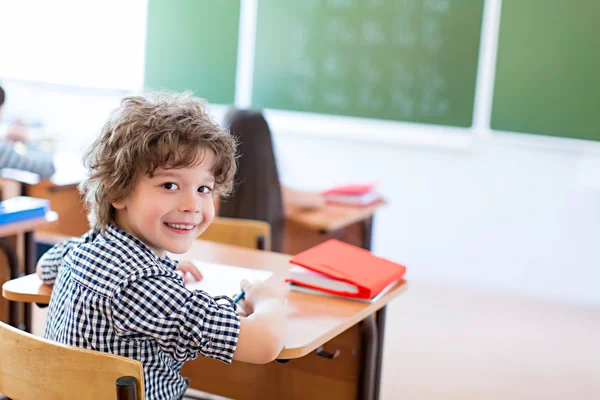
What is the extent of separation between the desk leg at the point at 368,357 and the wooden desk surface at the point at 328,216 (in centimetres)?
117

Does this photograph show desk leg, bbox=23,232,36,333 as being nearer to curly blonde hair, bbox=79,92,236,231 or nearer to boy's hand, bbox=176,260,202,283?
boy's hand, bbox=176,260,202,283

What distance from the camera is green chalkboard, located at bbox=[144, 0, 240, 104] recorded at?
207 inches

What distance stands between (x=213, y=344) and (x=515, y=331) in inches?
116

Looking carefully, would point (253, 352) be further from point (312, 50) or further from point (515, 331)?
point (312, 50)

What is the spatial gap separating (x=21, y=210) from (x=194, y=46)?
322cm

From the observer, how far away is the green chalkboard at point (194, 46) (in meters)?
5.26

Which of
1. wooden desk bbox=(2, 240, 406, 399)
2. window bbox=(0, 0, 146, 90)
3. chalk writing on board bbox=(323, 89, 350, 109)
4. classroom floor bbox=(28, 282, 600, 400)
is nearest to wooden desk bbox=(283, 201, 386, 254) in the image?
classroom floor bbox=(28, 282, 600, 400)

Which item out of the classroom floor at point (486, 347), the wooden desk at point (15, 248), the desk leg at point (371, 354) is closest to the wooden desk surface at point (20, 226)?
the wooden desk at point (15, 248)

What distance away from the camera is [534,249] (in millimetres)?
4637

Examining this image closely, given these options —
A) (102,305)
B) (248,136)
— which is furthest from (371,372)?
(248,136)

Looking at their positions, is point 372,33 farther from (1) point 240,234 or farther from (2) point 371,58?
(1) point 240,234

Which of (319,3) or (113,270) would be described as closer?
(113,270)

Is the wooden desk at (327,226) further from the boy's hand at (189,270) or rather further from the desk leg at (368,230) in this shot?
the boy's hand at (189,270)

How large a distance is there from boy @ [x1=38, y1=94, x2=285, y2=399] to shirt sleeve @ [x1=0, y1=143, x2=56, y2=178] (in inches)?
71.1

The problem ::
Transcribe all the records above word for word, without their images.

Solution for this task ::
What is the extent of separation between the desk leg at the point at 368,357 and the wooden desk surface at the point at 328,216 (in centimetres)?
117

Does this photograph show desk leg, bbox=23,232,36,333 as being nearer to curly blonde hair, bbox=79,92,236,231 or nearer to boy's hand, bbox=176,260,202,283?
boy's hand, bbox=176,260,202,283

What distance from the camera is green chalkboard, located at bbox=[144, 0, 240, 104] recorded at?
207 inches

What distance stands between (x=213, y=344) and (x=515, y=331) in inches?
116

Looking carefully, would point (253, 352) be further from point (312, 50) or further from point (515, 331)?
point (312, 50)

What is the spatial gap separating (x=21, y=210) from (x=194, y=46)?
322cm

From the observer, how far away is the green chalkboard at point (194, 46) (in meters)?
5.26

Which of
1. wooden desk bbox=(2, 240, 406, 399)
2. window bbox=(0, 0, 146, 90)
3. chalk writing on board bbox=(323, 89, 350, 109)
4. classroom floor bbox=(28, 282, 600, 400)
is nearest to wooden desk bbox=(283, 201, 386, 254) in the image?
classroom floor bbox=(28, 282, 600, 400)

Which item out of the classroom floor at point (486, 347), the wooden desk at point (15, 248), the desk leg at point (371, 354) is closest to the wooden desk surface at point (20, 226)?
the wooden desk at point (15, 248)

What distance away from the camera is [534,249] (in millimetres)?
4637

Examining this image closely, given these options —
A) (102,305)
B) (248,136)
— which is furthest from (371,372)?
(248,136)

Looking at their positions, is point 372,33 farther from (1) point 240,234 or farther from (2) point 371,58?
(1) point 240,234

Which of (319,3) or (113,270) would be described as closer?
(113,270)

Is the wooden desk at (327,226) further from the boy's hand at (189,270) or rather further from the desk leg at (368,230) in this shot?
the boy's hand at (189,270)

How large a distance is there from boy @ [x1=38, y1=94, x2=285, y2=399] to shirt sleeve @ [x1=0, y1=143, x2=56, y2=178] (in inches)?
71.1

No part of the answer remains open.